I'll be a little south of ya, flying to Jamaica tomorrow morning for a week

Sent from my SM-G950U using Tapatalk


----------



## Deadeyedeek

jcrevard said:


> I'll be a little south of ya, flying to Jamaica tomorrow morning for a week
> 
> Sent from my SM-G950U using Tapatalk


You and I will be ready for the Bay when we get back..have a great time in the brotherland!!


----------



## My Demeyes

Just got up here in Bay City, looking for some Intel on where to start 

Sent from my SM-G960U using Tapatalk


----------



## Deadeyedeek

My Demeyes said:


> Just got up here in Bay City, looking for some Intel on where to start
> 
> Sent from my SM-G960U using Tapatalk


Sounds like the Eat side is your best bet..all depends on the cracks from yesterday..let us know how you do Thanks DD


----------



## My Demeyes

Deadeyedeek said:


> Sounds like the Eat side is your best bet..all depends on the cracks from yesterday..let us know how you do Thanks DD


Fished out of linwood Saturday, tough bite for us, moved around quite a bit, 3 fish all day. 2 over 24", and a smaller jack. Sunday we fished the east side, went out 5 miles, and limited by 11am, 22 fish by noon. 20 fow, blue/chrome Do Jiggers ruled the day. Blue/glow Do Jigger before sun rise.

+++

# GOAL A
Repeat the part of the fishing thread starting at "Fished out of" and ending at "before sun rise.".
# GOAL B
Name every forum username that appears in the fishing thread, whether as a post heading or before "said:".
The listing that follows comes from a separate source and has no connection to the fishing thread.

+++

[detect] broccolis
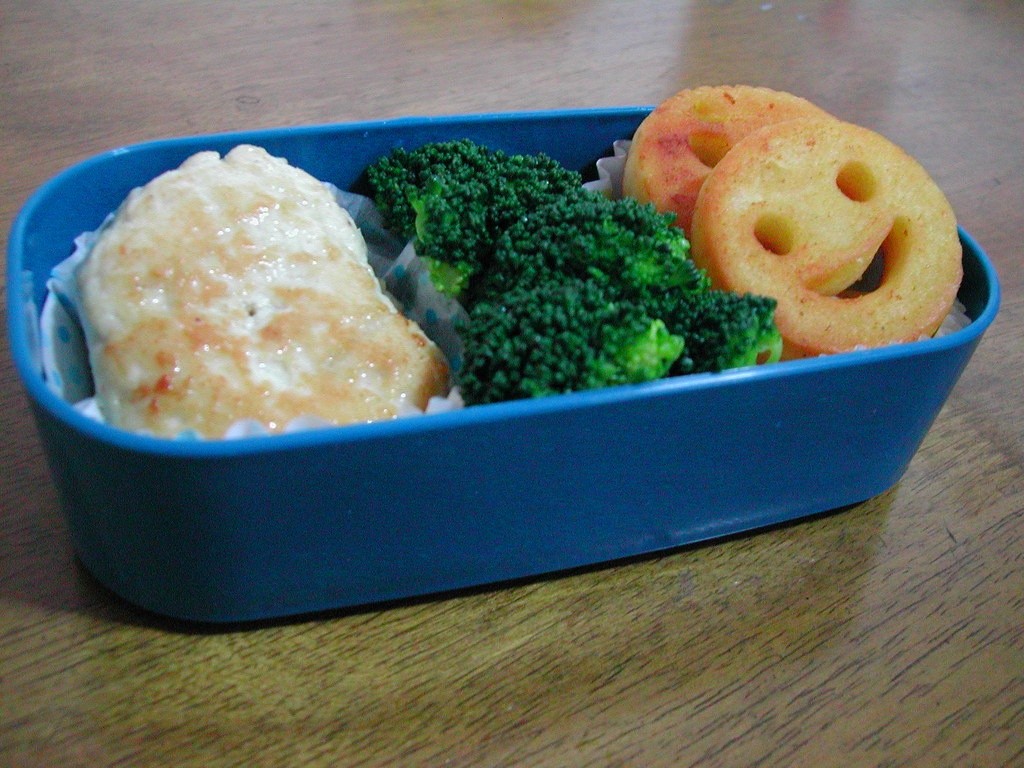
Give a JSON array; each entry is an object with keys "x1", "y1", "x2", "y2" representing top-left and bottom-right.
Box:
[{"x1": 364, "y1": 143, "x2": 784, "y2": 409}]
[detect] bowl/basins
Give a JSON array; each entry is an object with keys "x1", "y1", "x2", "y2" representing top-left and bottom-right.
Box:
[{"x1": 6, "y1": 107, "x2": 1001, "y2": 623}]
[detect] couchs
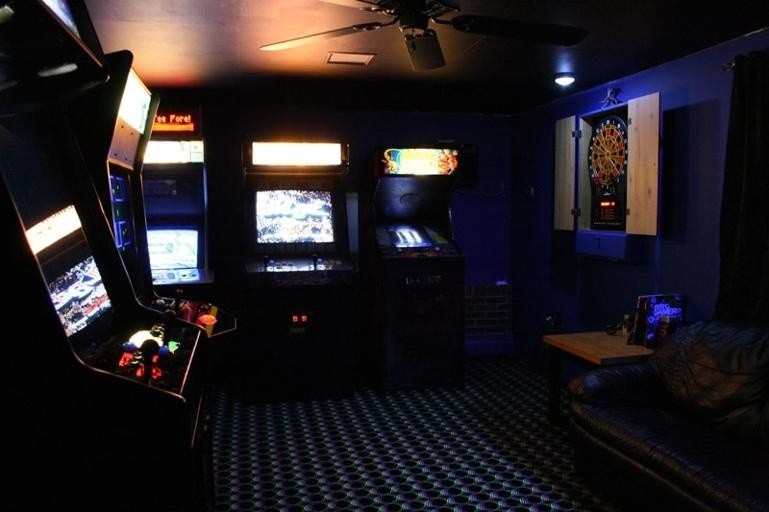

+++

# EXERCISE RESPONSE A
Fished out of linwood Saturday, tough bite for us, moved around quite a bit, 3 fish all day. 2 over 24", and a smaller jack. Sunday we fished the east side, went out 5 miles, and limited by 11am, 22 fish by noon. 20 fow, blue/chrome Do Jiggers ruled the day. Blue/glow Do Jigger before sun rise.

# EXERCISE RESPONSE B
jcrevard, Deadeyedeek, My Demeyes